The scheme was set up in 2013 after the controversy around the Post Office’s Horizon accounting system had already continued for several years. However, 144 MPs said they could no longer support the existing mediation efforts after hearing accounts of its failures from affected sub-postmasters in their constituencies.
“The scheme was set up to help our constituents seek redress and to maintain the Post Office’s good reputation,” said James Arbuthnot, the MP leading the group, in an open letter sent on Tuesday to Post Office chief executive Paula Vennells. “It is doing neither. It has ended up mired in legal wrangling, with the Post Office objecting to most of the cases even going into the mediation that the scheme was designed to provide.”

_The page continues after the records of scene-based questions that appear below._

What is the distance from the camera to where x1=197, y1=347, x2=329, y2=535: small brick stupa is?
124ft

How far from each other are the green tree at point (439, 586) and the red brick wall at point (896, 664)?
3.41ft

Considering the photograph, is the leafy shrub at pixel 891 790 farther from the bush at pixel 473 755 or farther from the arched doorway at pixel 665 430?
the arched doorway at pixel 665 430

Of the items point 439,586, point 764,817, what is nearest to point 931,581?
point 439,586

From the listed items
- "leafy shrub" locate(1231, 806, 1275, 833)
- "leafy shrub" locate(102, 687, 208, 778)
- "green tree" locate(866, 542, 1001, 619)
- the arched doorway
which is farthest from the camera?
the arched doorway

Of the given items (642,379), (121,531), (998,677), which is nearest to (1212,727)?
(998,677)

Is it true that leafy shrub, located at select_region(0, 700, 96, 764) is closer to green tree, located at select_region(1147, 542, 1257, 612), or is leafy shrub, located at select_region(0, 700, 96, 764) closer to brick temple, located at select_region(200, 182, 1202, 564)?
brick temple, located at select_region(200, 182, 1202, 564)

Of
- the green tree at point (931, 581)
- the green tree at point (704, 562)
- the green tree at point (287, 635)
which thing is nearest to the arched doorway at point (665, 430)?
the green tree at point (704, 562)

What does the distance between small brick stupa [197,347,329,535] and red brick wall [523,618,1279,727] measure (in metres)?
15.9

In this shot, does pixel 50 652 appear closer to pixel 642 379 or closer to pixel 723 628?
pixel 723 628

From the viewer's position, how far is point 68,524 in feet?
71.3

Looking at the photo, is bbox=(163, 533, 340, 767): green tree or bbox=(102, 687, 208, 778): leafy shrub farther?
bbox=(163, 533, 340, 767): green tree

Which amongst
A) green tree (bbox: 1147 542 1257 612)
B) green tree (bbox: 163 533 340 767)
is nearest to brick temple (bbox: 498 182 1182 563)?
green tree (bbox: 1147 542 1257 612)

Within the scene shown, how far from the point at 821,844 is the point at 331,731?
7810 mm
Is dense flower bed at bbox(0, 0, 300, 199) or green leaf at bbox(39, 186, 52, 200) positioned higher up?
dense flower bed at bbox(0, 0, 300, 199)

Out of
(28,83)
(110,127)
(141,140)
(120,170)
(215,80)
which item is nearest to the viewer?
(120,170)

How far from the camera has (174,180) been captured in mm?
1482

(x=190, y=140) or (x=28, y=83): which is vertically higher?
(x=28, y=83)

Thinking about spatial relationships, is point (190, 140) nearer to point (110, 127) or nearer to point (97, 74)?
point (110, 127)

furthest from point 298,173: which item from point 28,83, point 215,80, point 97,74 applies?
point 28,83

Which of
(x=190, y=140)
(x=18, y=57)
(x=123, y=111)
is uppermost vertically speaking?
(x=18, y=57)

The UK’s 11,500 sub-postmasters independently operate smaller post offices, and are obliged to make up shortfalls out of their own pockets. In 2009, reports surfaced of sub-postmasters who had received heavy fines or jail terms for alleged false accounting, which they said resulted from problems with Horizon.
In 2011, 85 sub-postmasters sought legal support in claims against the Post Office over the issue. The Post Office has always argued that there is no evidence of systemic problems with Horizon, but set up the mediation scheme in 2013 after independent investigators found defects in the software.

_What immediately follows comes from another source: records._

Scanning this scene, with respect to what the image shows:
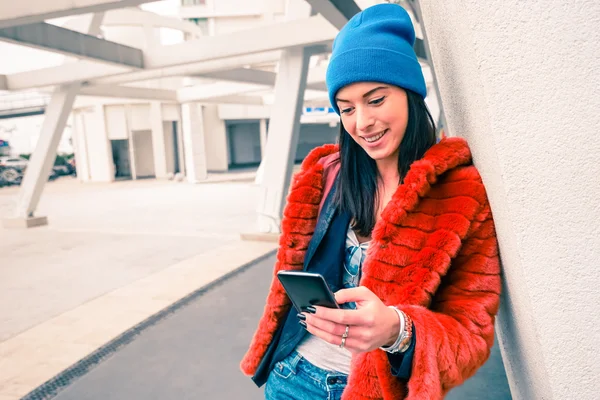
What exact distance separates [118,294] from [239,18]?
23.0m

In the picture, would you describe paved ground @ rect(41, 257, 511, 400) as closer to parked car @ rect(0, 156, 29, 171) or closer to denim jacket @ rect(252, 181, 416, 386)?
denim jacket @ rect(252, 181, 416, 386)

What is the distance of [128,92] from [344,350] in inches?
560

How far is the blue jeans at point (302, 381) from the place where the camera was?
131 centimetres

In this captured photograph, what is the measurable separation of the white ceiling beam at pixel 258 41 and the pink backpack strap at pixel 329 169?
5301mm

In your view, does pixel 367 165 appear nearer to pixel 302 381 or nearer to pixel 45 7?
pixel 302 381

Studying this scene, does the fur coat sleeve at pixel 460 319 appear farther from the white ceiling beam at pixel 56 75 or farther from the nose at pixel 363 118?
the white ceiling beam at pixel 56 75

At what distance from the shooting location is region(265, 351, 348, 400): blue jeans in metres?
1.31

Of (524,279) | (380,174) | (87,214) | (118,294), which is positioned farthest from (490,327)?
(87,214)

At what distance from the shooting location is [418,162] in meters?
1.19

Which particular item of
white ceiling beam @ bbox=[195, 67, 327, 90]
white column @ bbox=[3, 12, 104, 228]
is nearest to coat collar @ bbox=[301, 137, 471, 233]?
white ceiling beam @ bbox=[195, 67, 327, 90]

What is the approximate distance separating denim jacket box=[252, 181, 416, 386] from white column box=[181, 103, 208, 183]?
1808 cm

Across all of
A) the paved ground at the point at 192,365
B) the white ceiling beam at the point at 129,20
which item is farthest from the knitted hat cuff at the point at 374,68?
the white ceiling beam at the point at 129,20

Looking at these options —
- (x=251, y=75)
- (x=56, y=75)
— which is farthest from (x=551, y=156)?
(x=251, y=75)

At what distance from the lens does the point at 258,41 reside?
7.02m
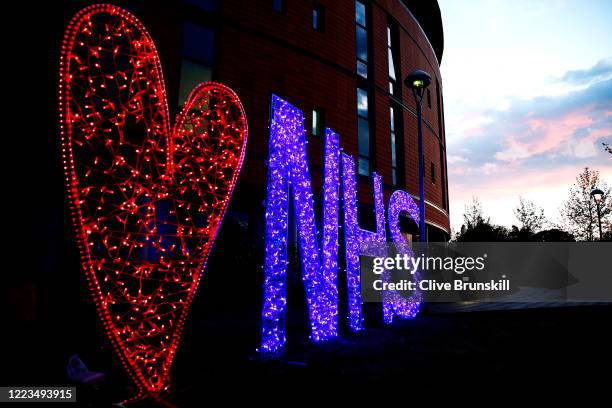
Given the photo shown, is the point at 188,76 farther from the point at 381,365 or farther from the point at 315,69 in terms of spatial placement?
the point at 381,365

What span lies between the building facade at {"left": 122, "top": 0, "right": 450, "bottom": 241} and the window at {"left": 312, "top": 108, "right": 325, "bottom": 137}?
0.04 metres

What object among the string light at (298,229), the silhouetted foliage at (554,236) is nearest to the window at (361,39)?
the string light at (298,229)

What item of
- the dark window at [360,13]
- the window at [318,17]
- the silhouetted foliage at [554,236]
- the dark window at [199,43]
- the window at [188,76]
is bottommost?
the silhouetted foliage at [554,236]

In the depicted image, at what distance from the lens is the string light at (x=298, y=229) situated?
5.67m

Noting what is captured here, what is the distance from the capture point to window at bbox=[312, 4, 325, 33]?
1519cm

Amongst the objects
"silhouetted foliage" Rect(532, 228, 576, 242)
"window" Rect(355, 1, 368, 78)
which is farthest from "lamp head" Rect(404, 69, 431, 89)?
"silhouetted foliage" Rect(532, 228, 576, 242)

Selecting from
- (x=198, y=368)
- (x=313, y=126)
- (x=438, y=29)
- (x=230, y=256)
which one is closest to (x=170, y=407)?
(x=198, y=368)

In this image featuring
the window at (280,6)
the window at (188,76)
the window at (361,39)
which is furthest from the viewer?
the window at (361,39)

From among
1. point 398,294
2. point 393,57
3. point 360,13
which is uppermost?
point 360,13

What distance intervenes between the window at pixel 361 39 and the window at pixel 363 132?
1.06m

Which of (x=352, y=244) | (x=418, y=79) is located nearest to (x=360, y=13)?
(x=418, y=79)

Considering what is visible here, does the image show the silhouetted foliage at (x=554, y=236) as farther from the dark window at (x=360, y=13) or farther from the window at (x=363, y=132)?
the dark window at (x=360, y=13)

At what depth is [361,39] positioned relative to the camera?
17.2 metres

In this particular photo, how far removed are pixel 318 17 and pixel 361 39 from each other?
8.87 ft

The MPs said some of their affected constituents have in some cases lost their livelihoods, reputations and homes. At least 150 sub-postmasters are thought to be affected by the issue.
“Either the Post Office is awash with criminals who open sub Post Offices for personal gain, or something has gone terribly wrong,” stated MP Mike Wood. “MPs are inclined to believe the latter and we are all shocked that the Post Office seems not to want to get to the bottom of all this.”
The MPs said they would seek justice for their constituents by other means.
“The mediation process has failed even those sub-postmasters who were originally included,” said Huw Irranca-Davies MP. “But there are also many who fell outside the scheme and have had no chance to be heard. They all deserve fair play, they all deserve justice, so the fight goes on.”
The Post Office said in a statement it found the letter “surprising”, saying it takes the issues “very seriously”.
“We are paying for the small number of postmasters who have raised issues to get independent advice and have opened up a mediation scheme,” the Post Office said in a statement.